5. Gdy przyjdzie pediatra, wypytaj go dokładnie o wszystko.

Najpierw jeszcze raz opowiedz, co się wydarzyło. Lekarz zbada dziecko. Może przepisze jakieś leki, a może ograniczy się do czopków przeciwgorączkowych i soli fizjologicznej do nosa albo czegoś równie łagodnego i poprosi o obserwowanie dziecka i telefon za kilka godzin.

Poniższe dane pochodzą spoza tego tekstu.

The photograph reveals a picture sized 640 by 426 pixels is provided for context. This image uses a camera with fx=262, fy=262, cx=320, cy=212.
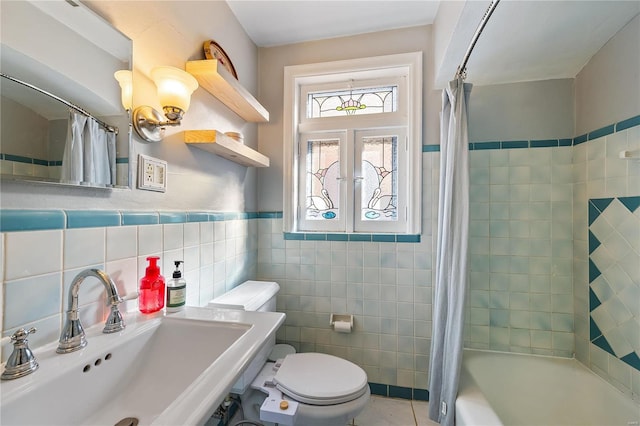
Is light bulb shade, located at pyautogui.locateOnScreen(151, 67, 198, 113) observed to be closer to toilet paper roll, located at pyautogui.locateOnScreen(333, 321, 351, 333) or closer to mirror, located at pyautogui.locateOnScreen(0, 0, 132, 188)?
mirror, located at pyautogui.locateOnScreen(0, 0, 132, 188)

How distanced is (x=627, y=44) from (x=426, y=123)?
0.89 metres

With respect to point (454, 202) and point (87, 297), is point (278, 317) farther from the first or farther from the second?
point (454, 202)

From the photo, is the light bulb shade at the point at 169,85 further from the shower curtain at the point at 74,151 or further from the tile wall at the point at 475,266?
the tile wall at the point at 475,266

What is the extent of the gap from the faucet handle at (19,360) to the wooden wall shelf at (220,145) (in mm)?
817

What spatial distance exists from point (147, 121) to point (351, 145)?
1227 millimetres

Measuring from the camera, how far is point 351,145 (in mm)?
1815

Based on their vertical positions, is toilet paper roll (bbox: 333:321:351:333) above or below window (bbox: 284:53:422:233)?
below

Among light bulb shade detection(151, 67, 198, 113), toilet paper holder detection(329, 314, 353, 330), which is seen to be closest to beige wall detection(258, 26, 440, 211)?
toilet paper holder detection(329, 314, 353, 330)

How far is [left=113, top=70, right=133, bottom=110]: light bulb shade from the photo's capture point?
84 cm

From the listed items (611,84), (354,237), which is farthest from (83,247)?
(611,84)

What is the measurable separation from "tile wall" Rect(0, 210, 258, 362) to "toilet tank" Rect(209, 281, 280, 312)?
12 cm

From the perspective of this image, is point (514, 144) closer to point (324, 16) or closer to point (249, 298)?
point (324, 16)

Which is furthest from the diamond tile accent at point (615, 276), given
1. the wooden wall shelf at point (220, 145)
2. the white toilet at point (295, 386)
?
the wooden wall shelf at point (220, 145)

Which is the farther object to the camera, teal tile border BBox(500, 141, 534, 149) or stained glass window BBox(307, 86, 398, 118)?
stained glass window BBox(307, 86, 398, 118)
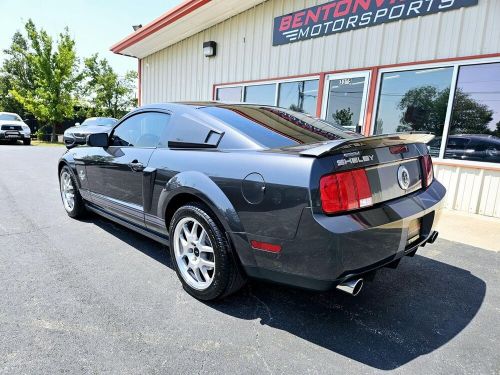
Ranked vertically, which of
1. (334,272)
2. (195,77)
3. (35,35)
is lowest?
(334,272)

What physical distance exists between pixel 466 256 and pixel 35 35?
79.0 feet

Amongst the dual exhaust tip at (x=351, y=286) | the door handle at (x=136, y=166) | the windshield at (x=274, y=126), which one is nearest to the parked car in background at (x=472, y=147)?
the windshield at (x=274, y=126)

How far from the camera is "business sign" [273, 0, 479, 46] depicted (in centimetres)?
534

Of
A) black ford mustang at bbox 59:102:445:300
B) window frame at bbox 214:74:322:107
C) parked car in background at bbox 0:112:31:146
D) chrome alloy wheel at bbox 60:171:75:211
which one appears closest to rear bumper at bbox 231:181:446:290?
black ford mustang at bbox 59:102:445:300

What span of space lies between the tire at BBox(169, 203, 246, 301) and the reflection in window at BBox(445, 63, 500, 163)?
4.49 m

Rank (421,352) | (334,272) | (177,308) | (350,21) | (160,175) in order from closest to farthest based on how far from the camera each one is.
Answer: (334,272), (421,352), (177,308), (160,175), (350,21)

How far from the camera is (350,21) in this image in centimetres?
623

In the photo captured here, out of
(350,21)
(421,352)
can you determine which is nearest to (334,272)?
(421,352)

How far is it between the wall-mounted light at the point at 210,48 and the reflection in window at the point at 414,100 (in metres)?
4.84

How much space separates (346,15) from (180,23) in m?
4.68

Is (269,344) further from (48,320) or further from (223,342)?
(48,320)

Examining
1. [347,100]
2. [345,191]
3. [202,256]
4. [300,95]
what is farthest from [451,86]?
[202,256]

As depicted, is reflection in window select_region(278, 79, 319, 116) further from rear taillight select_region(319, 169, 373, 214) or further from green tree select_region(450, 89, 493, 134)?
rear taillight select_region(319, 169, 373, 214)

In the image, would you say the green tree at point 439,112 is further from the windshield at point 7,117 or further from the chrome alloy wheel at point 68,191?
the windshield at point 7,117
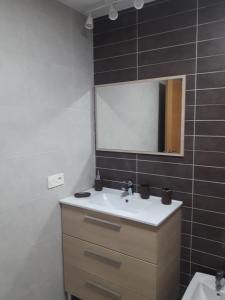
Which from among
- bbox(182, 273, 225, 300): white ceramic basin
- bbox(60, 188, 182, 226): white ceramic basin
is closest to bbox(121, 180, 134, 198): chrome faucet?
bbox(60, 188, 182, 226): white ceramic basin

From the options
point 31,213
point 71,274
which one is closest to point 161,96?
point 31,213

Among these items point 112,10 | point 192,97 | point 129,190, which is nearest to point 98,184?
point 129,190

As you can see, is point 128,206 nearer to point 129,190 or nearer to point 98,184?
point 129,190

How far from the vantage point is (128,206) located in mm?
1875

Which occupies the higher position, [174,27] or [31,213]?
[174,27]

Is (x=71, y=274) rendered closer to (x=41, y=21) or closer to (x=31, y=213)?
(x=31, y=213)

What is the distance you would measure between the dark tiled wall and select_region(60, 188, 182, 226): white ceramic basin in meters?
0.16

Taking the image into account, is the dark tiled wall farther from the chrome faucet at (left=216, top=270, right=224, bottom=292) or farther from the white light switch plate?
the white light switch plate

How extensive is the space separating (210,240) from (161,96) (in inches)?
44.1

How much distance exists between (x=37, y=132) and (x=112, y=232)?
86cm

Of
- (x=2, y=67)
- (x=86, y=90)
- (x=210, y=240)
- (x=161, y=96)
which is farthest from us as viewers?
(x=86, y=90)

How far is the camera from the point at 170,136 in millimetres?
1791

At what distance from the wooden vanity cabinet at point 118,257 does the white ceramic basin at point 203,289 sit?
0.16 metres

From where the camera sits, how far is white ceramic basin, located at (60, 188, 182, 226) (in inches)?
58.7
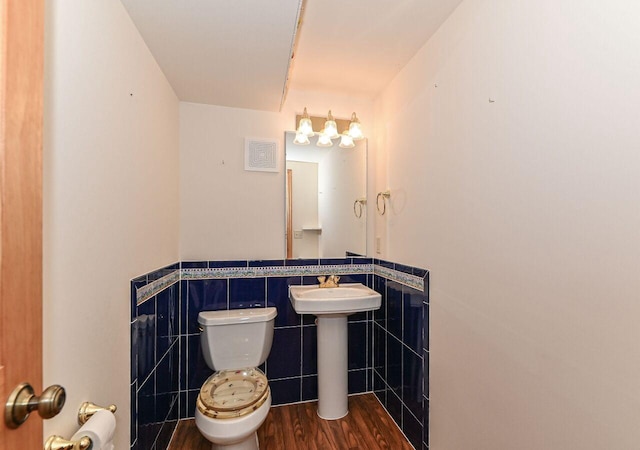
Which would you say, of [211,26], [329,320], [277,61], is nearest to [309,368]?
[329,320]

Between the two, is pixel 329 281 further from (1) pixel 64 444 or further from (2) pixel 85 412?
(1) pixel 64 444

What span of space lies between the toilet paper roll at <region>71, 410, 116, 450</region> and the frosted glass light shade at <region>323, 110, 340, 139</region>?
190 cm

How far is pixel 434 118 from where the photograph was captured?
157 centimetres

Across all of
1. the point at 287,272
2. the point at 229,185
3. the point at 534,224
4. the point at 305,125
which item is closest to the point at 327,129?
the point at 305,125

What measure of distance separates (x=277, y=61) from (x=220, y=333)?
5.31 feet

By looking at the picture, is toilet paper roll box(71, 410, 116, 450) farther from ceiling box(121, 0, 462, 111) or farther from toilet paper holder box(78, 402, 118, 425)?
ceiling box(121, 0, 462, 111)

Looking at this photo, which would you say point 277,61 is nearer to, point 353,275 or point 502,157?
point 502,157

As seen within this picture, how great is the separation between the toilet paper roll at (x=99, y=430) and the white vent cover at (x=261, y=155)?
1.64 m

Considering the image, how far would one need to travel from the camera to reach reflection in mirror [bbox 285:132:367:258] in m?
2.24

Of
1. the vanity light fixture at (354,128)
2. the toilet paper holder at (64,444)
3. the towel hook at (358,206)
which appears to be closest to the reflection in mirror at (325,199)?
the towel hook at (358,206)

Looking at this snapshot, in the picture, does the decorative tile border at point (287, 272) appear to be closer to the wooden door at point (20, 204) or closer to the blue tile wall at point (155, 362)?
the blue tile wall at point (155, 362)

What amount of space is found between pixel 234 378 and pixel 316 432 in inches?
24.8

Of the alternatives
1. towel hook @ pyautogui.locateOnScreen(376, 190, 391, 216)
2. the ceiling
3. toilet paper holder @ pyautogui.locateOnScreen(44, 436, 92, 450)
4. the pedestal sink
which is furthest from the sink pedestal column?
the ceiling

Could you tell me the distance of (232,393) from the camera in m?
1.71
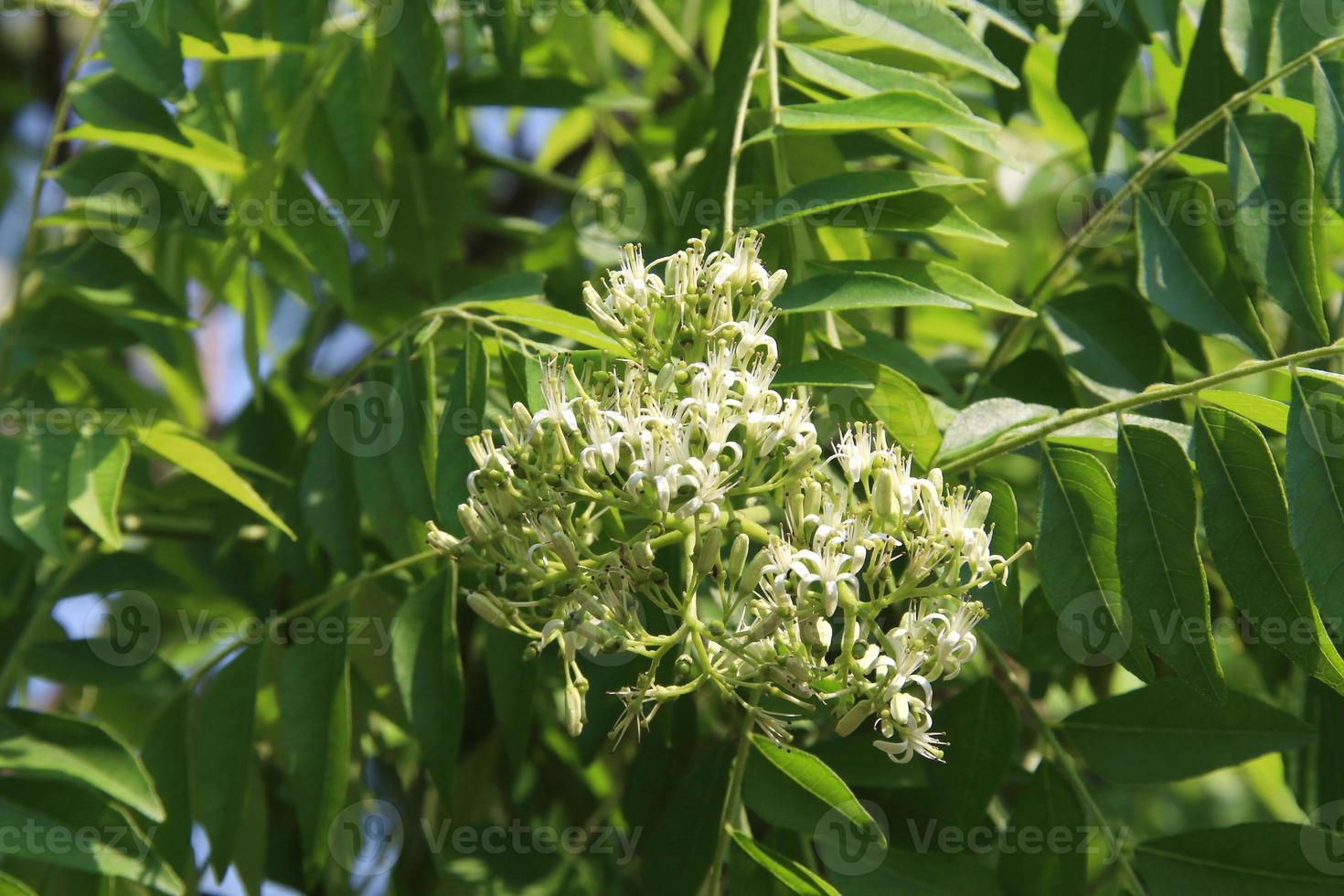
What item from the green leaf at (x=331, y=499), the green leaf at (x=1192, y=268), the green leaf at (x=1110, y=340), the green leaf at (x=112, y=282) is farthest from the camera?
the green leaf at (x=112, y=282)

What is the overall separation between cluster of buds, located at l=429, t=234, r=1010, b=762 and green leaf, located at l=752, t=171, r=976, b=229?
173 mm

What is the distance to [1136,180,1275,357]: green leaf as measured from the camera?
90.8 inches

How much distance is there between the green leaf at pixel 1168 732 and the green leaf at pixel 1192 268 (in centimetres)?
60

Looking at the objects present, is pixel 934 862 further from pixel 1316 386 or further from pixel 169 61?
pixel 169 61

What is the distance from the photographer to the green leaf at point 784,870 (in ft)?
6.48

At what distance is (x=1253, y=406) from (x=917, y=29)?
82 cm

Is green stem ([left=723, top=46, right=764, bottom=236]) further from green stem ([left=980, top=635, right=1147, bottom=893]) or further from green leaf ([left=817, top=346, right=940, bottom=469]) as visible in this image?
green stem ([left=980, top=635, right=1147, bottom=893])

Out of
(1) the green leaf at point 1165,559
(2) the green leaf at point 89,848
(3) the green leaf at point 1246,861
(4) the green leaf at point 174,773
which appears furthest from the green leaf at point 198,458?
(3) the green leaf at point 1246,861

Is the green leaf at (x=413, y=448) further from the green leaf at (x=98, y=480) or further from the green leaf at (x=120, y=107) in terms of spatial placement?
the green leaf at (x=120, y=107)

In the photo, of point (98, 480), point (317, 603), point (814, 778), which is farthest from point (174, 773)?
point (814, 778)

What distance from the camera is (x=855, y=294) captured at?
6.60 ft

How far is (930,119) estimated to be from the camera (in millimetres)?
2105

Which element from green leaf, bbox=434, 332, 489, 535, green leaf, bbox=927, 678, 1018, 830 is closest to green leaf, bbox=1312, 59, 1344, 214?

Wszystko dokładnie zapisz - jakie lekarstwa, w jakich dawkach, kiedy (przed jedzeniem czy po nim), w jakiej kolejności. Zapytaj, czego można się spodziewać w ciągu najbliższej doby czy kilku dni, jakie objawy będą w tej sytuacji normalne, a w jakiej sytuacji dzwonić natychmiast. Jeżeli zleci jakieś dodatkowe badania, upewnij się, gdzie je zrobić.

Sposoby na katar

Zakatarzonemu niemowlęciu ulgę przyniesie:

układanie w łóżeczku tak, by główka była wyżej (ale nie na poduszce, najlepiej podłożyć pod materac jasiek lub zwinięty koc);

układanie na brzuchu, kiedy nie śpi - pod warunkiem że już dobrze podnosi główkę (w tej pozycji wydzielina szybciej spłynie i dziecku będzie łatwiej oddychać);

nawilżanie powietrza w pokoju - wystarczy mokry ręcznik na kaloryferze;

wpuszczenie do nosa przed karmieniem i porą spania jednej-dwóch kropli soli fizjologicznej (lub roztworu wody morskiej w sprayu albo kropli homeopatycznych), a kiedy wydzielina się rozrzedzi, ostrożnie usuń ją specjalną gruszką z szeroką, plastikową końcówką (nie wsuwaj jej do nosa, tylko przytknij kolejno do każdej dziurki, drugą zatykając palcem) albo specjalnym aspiratorem Frida;- posmarowanie skóry pod nosem odrobiną maści majerankowej (maść nie może dostać się do dziurki!).

Specjalne krople do nosa dla niemowląt może zapisać tylko lekarz. To zresztą ostateczność, bo choć na jakiś czas przynoszą dziecku ulgę, podrażniają delikatną śluzówkę nosa. Dlatego nie wolno stosować ich dłużej niż przez trzy dni (a i wtedy lepiej to robić tylko przed karmieniem i ułożeniem malca do snu).